How to Avoid Private Mortgage Insurance

Private Mortgage Insurance (PMI) is an insurance product that you buy for your mortgage company to insure that the company does not lose any money on your house if you stop making payments. It provides no protection for you.

Make a big down payment. The bigger the better. Before buying a house for the first time, make sure you have paid off all consumer debt (cars, credit cards, student loans, etc), having a 3-6 month emergency fund in savings, and a large down payment. A 20% down payment is always excellent. A 100% down pay is the best!
If you already have a loan with PMI, first work on paying off consumer debts before you work on paying down your mortgage. Consumer debts are almost always more toxic than mortgage debt. Once you are in a good position, the mortgage companies are generally required to cancel the PMI once you have 20% equity in your home.
If the home has gone up in value since your purchase, you could get your house re-appraised, and if the amount you owe on the loan is less than 80% of the value of the house, then most mortgage companies will drop the PMI. For example, if you bought a house for $140,000 and borrowed all $140,000 and you have a hot market and your house re-appraises for $200,000 just one year later, then you'll probably still owe around $137,000, but 80% of the value is $160,000, so you owe less than 80% of the value, so the mortgage company would drop the PMI.

→ **Material supplied**:
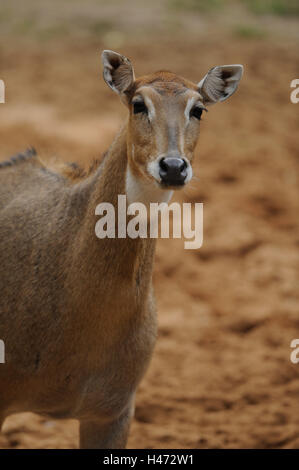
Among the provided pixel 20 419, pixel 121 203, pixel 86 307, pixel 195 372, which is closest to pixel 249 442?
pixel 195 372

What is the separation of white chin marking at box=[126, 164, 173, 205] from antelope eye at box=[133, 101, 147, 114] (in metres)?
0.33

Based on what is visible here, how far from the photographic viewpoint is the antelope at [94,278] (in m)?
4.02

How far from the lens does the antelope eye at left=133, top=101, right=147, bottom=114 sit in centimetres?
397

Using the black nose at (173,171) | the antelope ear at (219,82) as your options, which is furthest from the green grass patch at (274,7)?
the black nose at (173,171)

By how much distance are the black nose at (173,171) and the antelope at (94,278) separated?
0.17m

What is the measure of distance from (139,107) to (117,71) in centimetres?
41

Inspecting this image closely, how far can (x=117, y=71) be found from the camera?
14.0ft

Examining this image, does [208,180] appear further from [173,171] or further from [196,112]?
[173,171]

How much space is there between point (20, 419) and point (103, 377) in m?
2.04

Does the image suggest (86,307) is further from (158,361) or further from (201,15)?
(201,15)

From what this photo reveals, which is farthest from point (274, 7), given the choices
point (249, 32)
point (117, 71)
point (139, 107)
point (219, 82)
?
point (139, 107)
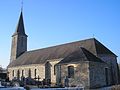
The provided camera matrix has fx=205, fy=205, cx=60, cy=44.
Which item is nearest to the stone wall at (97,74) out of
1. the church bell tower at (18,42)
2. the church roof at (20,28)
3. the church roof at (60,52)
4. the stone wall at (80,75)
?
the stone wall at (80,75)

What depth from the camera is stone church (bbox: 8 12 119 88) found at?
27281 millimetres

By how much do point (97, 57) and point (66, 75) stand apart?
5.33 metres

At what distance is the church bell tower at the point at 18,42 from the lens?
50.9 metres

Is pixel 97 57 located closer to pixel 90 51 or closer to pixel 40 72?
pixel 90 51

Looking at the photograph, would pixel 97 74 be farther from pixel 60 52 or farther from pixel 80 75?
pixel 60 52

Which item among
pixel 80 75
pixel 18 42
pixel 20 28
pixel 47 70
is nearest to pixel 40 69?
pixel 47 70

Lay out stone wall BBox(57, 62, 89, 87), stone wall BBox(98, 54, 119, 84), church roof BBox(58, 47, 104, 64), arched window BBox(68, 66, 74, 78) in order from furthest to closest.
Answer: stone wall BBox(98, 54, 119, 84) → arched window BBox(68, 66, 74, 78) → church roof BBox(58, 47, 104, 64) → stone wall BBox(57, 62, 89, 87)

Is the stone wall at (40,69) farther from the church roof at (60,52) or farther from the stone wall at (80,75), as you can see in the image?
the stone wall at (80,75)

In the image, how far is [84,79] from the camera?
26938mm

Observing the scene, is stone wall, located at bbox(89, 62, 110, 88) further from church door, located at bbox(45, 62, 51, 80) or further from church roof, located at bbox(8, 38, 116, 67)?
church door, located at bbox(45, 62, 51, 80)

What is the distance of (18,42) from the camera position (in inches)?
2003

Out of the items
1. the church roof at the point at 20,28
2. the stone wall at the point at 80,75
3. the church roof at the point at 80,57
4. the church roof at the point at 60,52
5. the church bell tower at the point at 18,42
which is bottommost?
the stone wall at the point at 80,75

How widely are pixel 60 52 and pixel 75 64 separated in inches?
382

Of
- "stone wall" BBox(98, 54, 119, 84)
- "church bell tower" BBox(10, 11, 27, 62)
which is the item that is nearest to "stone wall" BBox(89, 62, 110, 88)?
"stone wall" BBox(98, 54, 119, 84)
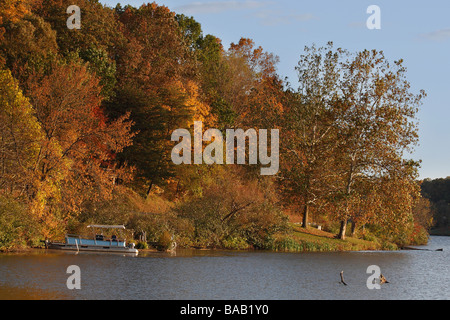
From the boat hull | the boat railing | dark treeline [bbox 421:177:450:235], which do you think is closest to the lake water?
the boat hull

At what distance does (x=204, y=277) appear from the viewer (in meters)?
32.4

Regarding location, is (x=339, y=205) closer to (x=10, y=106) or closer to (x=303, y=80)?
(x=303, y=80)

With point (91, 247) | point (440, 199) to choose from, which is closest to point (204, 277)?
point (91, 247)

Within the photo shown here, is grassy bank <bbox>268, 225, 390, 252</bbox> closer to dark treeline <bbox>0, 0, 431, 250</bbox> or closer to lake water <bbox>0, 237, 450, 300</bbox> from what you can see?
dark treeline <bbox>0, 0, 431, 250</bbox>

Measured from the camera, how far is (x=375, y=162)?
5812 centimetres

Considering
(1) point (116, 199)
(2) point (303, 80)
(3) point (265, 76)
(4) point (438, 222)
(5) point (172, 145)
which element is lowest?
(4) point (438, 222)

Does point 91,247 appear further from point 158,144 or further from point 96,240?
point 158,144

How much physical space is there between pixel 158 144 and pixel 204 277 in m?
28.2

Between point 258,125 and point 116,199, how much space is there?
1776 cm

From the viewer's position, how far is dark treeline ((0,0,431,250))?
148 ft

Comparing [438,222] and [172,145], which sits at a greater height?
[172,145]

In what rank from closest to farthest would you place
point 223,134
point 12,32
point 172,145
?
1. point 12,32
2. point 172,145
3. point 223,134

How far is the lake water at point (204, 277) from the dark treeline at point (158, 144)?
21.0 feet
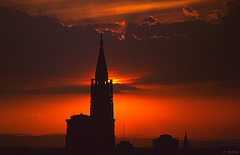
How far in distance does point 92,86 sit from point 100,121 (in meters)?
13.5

→ **How to complete this task**: Extend the guide on avoiding private mortgage insurance, picking up right after its last sentence. None of this material is needed for anything here.

→ **Written answer**:
Another alternative, either when purchasing a home or refinancing is to get a piggyback loan. The primary loan will be 80% of your home value, so it will not require PMI. The piggy back loan is a secondary mortgage, that usually has worse terms and a higher interest rate, but requires no PMI since the bank is making more money on interest anyhow. However, READ THE TERMS CAREFULLY. Many piggy back loans have a balloon payment (that is, you have to pay off the entire loan early), and they may have other bad characteristics, such as fees for paying it off early, and the high interest rate may mean that your payment would be higher than if you used PMI anyhow!